David S. Mingoia, executive director of the IDA, said the agency's litigation counsel has advised the board not to take up Iskalo's tax-break request as long as the company's litigation is pending.
Iskalo sued the IDA one year ago after the IDA rejected the company's request for the additional tax breaks. A State Supreme Court justice decided in Iskalo's favor, but the Appellate Division Fourth Department in February overturned that ruling.
"We're not sure what the decision is going to be on Iskalo's appeal," Mingoia said.
Iskalo acquired the Lord Amherst Hotel, located at 5000 Main St. at the Youngmann Memorial Highway exit, in 2011. The company initially planned $9.9 million in renovations to the Lord Amherst to turn the 1960s-era building into a mid-range hotel and restaurant.
The IDA in 2012 approved $1.07 million in tax breaks to support the project, which is part of a hospitality campus that includes Iskalo's Hyatt Place Hotel.
However, after workers began asbestos abatement and demolition on the Lord Amherst, they discovered “rampant mold infestation” that required replacing every interior wall, according to court documents. This prompted Iskalo to abandon the mid-range project in favor of a 93-room boutique hotel and restaurant, and doubled the cost to $19.9 million.
So Iskalo returned to the IDA in March 2016 to seek $1.1 million in additional tax breaks. But in between the two rounds of incentives, state lawmakers modified the code to bar financing for retail projects unless the applicant proves it qualifies as a “tourist destination.”
The IDA staff supported Iskalo's application for additional tax breaks, but the board rejected it in a 4-3 vote.
Iskalo executives in their suit argued the IDA “acted arbitrarily and capriciously.” State Supreme Court Justice John Michalski agreed, citing no evidence or explanation to support the IDA vote.
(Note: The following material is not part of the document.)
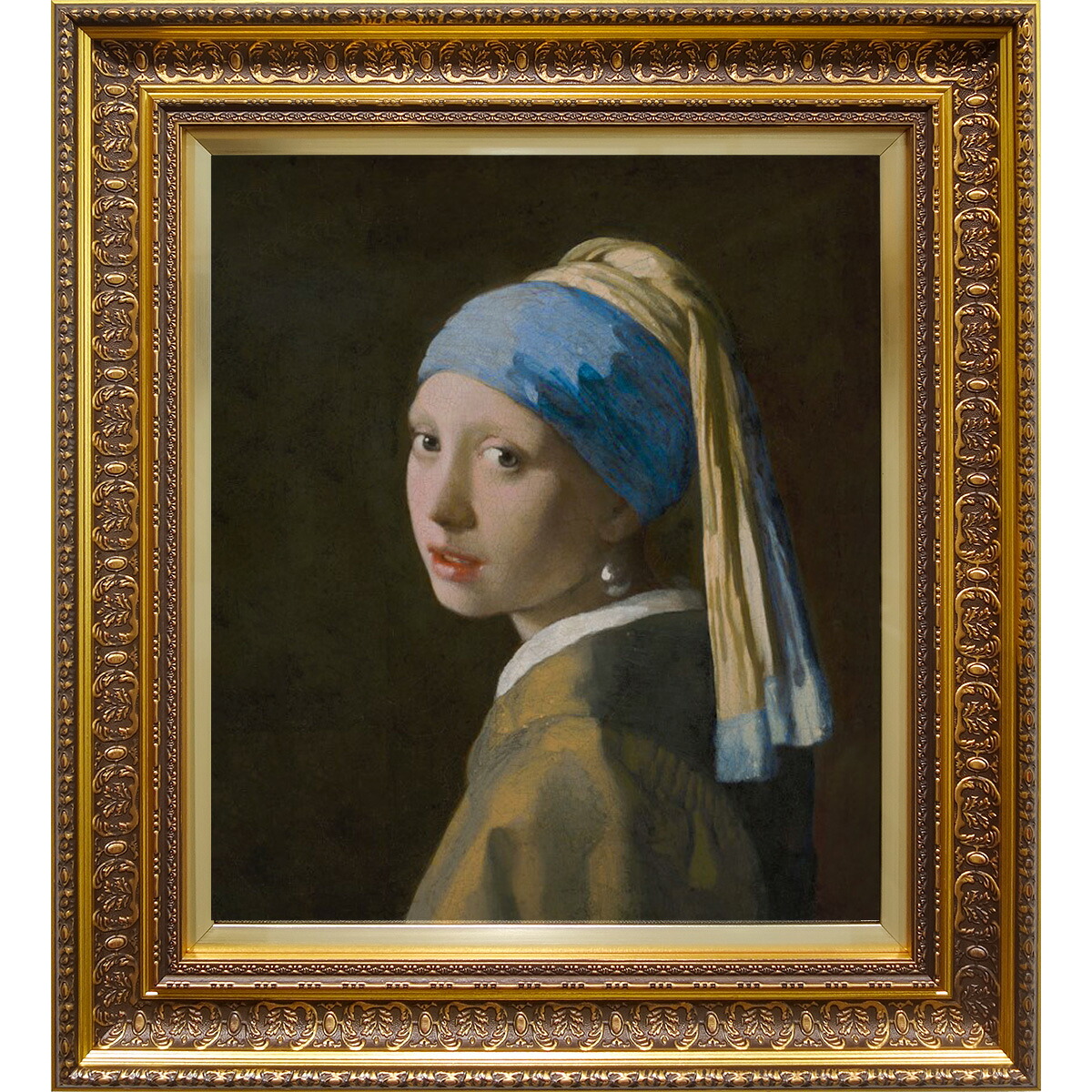 複製画 フェルメール「真珠の耳飾りの少女」ジクレー版画 額入り 原寸大サイズ 世界の名画 マウリッツハイス美術館所蔵 大阪中之島美術館公開話題作 インテリア絵画 アート ヨハネス・フェルメール パールのイヤリングの少女|やまとや画廊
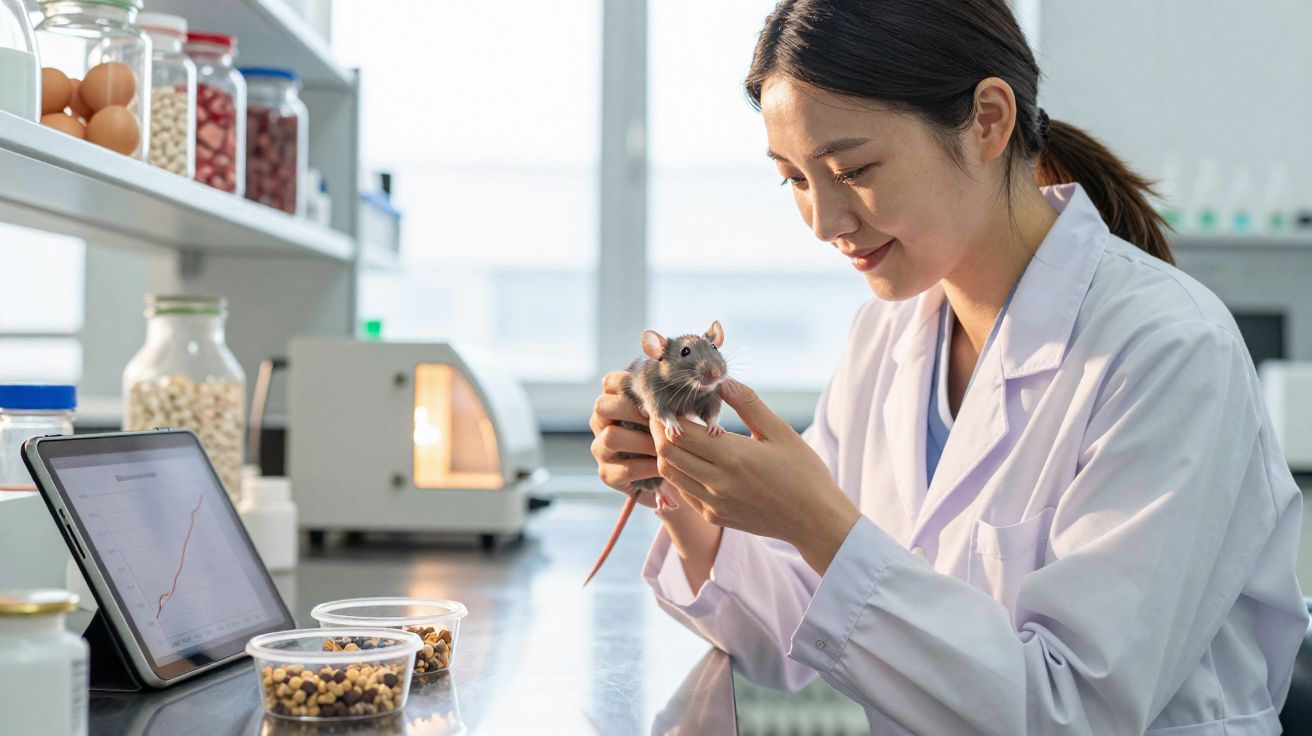 Pesquisadora em jaleco branco segurando um rato em laboratório com equipamentos e alimentos ao redor.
But the Appellate Division judges reversed that ruling earlier this year.
Iskalo has filed a motion seeking to re-argue the case before the Appellate Division, or for leave to appeal the decision to the state Court of Appeals.
But that's up to the court's discretion, Chiazza said. And, he added, he doesn't believe the company's pursuit of the court case has anything to do with the IDA's review of the new application.
In the new application, Chiazza said, Iskalo officials thought they could convince IDA officials that the project qualifies as a tourist destination. Since the original filing, the project has come into clearer focus, with its Reikart House identity, its connection to Marriott's Tribute Portfolio and with more details about the remodeling and operation of the boutique hotel and its restaurant.
Chiazza went to the IDA board meeting April 21 and addressed the board during the public comment period. No board member responded to Chiazza's remarks, and Chiazza said no one from the agency has talked to him since the meeting.
Sean W. Hopkins, Iskalo's attorney, also sent a letter to the board emphasizing the new application replaces the 2016 application that the board rejected, and arguing that approval of the additional tax breaks would resolve the ongoing litigation.
A Hurwitz & Fine attorney wrote back to Hopkins saying any future correspondence should go to the law firm, and not to the IDA board.
Chiazza said Iskalo won't drop its legal motion.
"I think I need to keep my options open," he said.
The litigation has proven costly to the IDA. The agency spent $100,000 in 2016 and budgeted $50,000 for this year on litigation costs, with much of the expense devoted to this case.
"I think the board felt it was important enough to spend the money," Mingoia said.